Accelerating Development with Generative AI
Simon and Brian kick off by highlighting the productivity boost offered by generative AI tools, citing studies that suggest a 55% increase in developer efficiency and a 27% higher likelihood of meeting project goals. They build a Spring Boot application with a Thymeleaf front end, using Copilot to generate a homepage with a banner and product table. The process showcases AI’s ability to rapidly produce code snippets, such as HTML fragments, based on minimal prompts. However, they caution that this speed comes with risks, as AI often prioritizes completion over correctness, potentially embedding vulnerabilities. Their live demo illustrates how Copilot’s suggestions evolve with context, but also how developers must critically evaluate outputs to ensure functionality and security.
Exposing SQL Injection Vulnerabilities
The duo dives into a search functionality for their coffee shop application, where Copilot generates a query to filter products by name or description. However, the initial code concatenates user input directly into an SQL query, creating a classic SQL injection vulnerability. Brian demonstrates an exploit by injecting malicious input to set product prices to zero, highlighting how unchecked AI-generated code can compromise a system. They then refactor the code using prepared statements, showing how parameterization separates user input from the query execution plan, effectively neutralizing the vulnerability. This example underscores the importance of understanding AI outputs and applying secure coding practices, as tools like Copilot may not inherently prioritize security.
Mitigating Directory Traversal Risks
Next, Simon and Brian tackle a profile picture upload feature, where Copilot generates code to save files to a directory. The initial implementation concatenates user-provided file names with a base path, opening the door to directory traversal attacks. Using Burp Suite, they demonstrate how an attacker could overwrite critical files by manipulating the file name with “../” sequences. To address this, they refine the code to normalize paths, ensuring files remain within the intended directory. The session highlights the limitations of AI in detecting complex vulnerabilities like path traversal, emphasizing the need for developer vigilance and tools like Snyk to catch issues early in the development cycle.

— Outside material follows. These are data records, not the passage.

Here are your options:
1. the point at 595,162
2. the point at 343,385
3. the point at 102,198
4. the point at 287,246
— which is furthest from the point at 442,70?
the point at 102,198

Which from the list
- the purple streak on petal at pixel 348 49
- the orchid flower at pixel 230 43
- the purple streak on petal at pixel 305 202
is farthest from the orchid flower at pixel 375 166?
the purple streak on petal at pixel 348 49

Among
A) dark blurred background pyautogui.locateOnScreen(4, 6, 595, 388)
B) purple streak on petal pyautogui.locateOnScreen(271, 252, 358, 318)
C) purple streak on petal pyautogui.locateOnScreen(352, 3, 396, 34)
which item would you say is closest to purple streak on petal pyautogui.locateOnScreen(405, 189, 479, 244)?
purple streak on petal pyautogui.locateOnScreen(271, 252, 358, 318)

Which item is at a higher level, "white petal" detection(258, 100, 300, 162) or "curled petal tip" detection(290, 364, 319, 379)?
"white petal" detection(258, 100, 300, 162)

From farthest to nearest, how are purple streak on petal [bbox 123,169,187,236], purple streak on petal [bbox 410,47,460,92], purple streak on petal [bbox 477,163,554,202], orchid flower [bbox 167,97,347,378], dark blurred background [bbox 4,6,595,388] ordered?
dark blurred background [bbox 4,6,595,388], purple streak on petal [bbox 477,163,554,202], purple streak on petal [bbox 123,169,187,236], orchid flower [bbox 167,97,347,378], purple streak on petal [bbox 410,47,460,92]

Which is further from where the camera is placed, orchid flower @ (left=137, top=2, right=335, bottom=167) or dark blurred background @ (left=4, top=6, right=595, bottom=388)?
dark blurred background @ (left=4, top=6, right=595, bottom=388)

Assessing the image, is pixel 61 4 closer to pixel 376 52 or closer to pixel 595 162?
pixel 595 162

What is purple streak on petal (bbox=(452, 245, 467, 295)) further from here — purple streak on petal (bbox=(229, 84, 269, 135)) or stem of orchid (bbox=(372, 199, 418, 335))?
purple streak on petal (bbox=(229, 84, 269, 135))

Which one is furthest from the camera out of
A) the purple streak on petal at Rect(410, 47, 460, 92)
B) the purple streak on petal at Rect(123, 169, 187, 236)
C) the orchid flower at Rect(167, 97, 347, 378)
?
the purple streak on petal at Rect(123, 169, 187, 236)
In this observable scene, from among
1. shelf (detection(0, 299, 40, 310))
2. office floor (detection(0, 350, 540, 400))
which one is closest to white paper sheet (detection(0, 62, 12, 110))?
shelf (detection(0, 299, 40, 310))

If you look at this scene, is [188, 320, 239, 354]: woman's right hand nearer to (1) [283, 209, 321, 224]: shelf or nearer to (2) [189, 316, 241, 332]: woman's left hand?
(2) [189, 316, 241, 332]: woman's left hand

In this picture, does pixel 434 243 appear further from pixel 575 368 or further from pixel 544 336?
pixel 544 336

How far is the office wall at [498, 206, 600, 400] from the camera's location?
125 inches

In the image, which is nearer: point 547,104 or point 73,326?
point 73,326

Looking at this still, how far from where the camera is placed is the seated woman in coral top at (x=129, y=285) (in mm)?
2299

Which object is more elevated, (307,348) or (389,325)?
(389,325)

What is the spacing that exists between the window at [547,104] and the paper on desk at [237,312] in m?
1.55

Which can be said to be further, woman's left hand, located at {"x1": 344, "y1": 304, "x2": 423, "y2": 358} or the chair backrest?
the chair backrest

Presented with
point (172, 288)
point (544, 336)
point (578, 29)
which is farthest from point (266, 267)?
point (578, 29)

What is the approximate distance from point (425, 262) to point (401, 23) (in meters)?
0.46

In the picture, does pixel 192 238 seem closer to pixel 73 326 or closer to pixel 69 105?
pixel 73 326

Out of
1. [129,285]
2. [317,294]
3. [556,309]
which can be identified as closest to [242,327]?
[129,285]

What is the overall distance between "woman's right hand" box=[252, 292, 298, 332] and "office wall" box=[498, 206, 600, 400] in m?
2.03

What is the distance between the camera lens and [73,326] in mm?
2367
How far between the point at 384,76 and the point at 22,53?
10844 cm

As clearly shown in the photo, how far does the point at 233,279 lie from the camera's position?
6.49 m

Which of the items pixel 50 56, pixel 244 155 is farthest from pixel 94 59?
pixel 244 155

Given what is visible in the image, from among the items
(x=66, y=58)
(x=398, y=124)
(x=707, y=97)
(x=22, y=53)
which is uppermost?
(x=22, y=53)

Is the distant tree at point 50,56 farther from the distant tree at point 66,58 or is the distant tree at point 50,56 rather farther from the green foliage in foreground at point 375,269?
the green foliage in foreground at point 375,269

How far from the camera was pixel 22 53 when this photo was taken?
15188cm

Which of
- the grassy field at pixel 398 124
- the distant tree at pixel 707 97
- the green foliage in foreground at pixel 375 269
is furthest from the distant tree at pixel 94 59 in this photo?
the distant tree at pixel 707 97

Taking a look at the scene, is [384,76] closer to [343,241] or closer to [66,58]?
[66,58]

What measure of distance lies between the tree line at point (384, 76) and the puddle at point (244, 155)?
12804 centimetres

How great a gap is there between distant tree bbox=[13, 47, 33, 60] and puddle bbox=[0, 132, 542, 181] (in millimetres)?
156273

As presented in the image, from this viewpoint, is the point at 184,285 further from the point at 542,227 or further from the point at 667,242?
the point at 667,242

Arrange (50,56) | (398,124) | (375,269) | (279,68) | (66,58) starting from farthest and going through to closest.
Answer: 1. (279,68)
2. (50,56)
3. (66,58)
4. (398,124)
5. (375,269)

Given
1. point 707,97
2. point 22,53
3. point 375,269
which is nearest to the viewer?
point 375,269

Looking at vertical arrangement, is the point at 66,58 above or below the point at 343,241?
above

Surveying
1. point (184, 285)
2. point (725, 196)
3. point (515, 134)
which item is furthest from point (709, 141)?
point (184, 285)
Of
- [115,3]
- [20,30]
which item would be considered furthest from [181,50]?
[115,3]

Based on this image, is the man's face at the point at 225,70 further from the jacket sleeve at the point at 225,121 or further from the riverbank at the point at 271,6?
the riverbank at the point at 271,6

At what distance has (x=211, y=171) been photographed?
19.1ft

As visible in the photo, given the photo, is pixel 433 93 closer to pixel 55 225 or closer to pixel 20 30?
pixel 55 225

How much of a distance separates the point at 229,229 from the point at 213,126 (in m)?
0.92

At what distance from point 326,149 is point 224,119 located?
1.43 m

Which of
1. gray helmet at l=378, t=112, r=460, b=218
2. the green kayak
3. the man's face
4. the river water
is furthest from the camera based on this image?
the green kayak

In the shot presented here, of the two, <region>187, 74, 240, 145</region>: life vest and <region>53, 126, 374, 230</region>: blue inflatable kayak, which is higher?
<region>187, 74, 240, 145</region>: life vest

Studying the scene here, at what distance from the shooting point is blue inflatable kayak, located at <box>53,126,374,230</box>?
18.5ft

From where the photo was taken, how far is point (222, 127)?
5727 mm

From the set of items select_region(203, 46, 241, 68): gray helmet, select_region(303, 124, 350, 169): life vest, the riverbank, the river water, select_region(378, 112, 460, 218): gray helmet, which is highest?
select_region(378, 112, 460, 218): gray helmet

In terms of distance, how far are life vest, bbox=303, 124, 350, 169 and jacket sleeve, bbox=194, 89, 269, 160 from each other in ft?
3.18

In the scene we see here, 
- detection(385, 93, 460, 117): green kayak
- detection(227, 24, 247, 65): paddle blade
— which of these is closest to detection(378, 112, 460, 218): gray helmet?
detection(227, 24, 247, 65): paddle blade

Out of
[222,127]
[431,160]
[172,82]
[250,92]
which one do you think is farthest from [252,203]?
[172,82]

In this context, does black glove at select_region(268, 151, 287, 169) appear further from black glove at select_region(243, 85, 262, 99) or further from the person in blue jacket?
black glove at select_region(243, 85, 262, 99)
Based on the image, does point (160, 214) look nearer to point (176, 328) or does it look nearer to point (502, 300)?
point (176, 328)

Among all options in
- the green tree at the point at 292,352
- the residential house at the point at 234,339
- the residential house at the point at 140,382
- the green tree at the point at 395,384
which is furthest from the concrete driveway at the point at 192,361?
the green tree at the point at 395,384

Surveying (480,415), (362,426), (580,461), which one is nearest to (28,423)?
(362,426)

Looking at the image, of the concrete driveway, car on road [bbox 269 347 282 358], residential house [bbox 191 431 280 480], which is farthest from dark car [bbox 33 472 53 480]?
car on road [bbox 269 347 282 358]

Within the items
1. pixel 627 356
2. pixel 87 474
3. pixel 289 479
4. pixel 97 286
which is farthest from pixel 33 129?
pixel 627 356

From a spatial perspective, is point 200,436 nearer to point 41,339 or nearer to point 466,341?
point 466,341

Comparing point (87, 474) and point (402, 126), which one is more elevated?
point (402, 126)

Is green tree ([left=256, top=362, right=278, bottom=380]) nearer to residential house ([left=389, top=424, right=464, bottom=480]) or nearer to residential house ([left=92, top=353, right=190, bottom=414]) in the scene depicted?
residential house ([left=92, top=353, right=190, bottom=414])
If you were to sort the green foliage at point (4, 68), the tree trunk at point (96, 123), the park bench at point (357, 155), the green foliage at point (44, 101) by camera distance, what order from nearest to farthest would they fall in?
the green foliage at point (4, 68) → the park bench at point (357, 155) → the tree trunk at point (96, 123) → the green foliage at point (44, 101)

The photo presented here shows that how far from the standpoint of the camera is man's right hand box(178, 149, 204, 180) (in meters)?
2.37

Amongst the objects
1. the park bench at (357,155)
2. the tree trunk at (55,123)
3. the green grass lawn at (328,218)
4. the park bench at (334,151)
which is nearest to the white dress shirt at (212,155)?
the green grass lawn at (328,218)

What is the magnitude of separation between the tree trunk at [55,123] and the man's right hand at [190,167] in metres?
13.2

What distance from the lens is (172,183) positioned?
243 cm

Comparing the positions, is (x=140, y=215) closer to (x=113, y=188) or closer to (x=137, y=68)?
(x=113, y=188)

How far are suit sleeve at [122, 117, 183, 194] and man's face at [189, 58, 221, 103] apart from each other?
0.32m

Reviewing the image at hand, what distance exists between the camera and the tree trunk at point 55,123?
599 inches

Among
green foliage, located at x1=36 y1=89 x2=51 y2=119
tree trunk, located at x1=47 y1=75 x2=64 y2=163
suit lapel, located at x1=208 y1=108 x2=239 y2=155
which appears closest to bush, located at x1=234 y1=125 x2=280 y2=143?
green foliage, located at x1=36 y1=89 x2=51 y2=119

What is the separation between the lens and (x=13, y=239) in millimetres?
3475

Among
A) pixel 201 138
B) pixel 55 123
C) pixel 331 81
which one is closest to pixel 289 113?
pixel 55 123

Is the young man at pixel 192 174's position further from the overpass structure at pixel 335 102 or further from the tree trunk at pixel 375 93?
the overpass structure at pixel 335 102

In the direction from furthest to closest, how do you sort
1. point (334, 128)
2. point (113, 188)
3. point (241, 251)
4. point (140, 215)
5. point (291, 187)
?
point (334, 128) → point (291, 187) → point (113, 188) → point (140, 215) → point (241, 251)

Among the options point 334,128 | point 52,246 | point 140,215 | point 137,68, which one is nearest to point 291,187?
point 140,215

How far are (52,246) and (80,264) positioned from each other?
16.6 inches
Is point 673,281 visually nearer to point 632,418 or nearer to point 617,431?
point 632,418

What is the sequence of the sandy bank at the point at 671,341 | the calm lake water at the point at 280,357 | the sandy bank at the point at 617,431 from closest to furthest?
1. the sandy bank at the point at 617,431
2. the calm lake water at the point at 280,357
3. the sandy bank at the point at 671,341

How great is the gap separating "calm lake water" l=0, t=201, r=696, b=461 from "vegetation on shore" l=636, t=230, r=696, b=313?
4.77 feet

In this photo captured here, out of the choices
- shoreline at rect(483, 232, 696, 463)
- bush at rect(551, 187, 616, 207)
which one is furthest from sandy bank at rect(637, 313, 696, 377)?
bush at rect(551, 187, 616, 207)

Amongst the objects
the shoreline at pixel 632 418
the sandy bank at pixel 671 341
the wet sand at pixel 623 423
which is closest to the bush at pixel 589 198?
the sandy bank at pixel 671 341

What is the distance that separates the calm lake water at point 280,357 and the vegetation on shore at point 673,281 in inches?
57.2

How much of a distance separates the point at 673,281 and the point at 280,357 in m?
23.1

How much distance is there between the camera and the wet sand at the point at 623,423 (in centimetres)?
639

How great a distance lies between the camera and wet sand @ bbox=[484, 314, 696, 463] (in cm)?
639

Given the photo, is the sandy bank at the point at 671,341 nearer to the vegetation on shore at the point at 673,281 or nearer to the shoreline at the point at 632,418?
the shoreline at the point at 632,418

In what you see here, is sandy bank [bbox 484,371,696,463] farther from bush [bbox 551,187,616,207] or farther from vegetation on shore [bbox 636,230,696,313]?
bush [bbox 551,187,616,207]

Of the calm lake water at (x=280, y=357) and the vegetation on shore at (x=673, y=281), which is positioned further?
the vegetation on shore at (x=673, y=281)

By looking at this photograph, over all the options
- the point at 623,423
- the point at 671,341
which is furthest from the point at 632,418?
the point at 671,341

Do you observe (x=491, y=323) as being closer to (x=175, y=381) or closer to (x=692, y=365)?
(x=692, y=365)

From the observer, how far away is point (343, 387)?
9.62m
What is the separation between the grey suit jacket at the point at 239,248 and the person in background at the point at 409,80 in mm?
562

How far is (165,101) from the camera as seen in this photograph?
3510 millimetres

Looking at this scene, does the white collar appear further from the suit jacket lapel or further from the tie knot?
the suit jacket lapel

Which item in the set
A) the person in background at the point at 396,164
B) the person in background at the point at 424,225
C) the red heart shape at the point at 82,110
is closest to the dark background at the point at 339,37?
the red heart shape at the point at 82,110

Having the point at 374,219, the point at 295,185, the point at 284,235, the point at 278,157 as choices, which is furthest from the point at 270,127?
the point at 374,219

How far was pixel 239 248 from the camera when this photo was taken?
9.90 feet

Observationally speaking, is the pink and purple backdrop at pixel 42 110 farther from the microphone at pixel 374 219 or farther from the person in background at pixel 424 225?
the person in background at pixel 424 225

Addressing Cross-Site Scripting Threats
The final vulnerability explored is cross-site scripting (XSS) in a product page feature. The AI-generated code directly embeds user input (product names) into HTML without sanitization, allowing Brian to inject a malicious script that captures session cookies. They demonstrate both reflective and stored XSS, showing how attackers could exploit these to hijack user sessions. While querying ChatGPT for a code review fails to pinpoint the XSS issue, Simon and Brian advocate for using established libraries like Spring Utils for input sanitization. This segment reinforces the necessity of combining AI tools with robust security practices and automated scanning to mitigate risks that AI might overlook.
Balancing Innovation and Security
Throughout the session, Simon and Brian stress that generative AI, while transformative, demands a cautious approach. They liken AI tools to junior developers, capable of producing functional code but requiring oversight to avoid errors or vulnerabilities. Real-world examples, such as a Samsung employee leaking sensitive code via ChatGPT, underscore the risks of blindly trusting AI outputs. They advocate for education, clear guidelines, and security tooling to complement AI-assisted development. By integrating tools like Snyk for vulnerability scanning and fostering a culture of code review, developers can harness AI’s potential while safeguarding their applications against threats.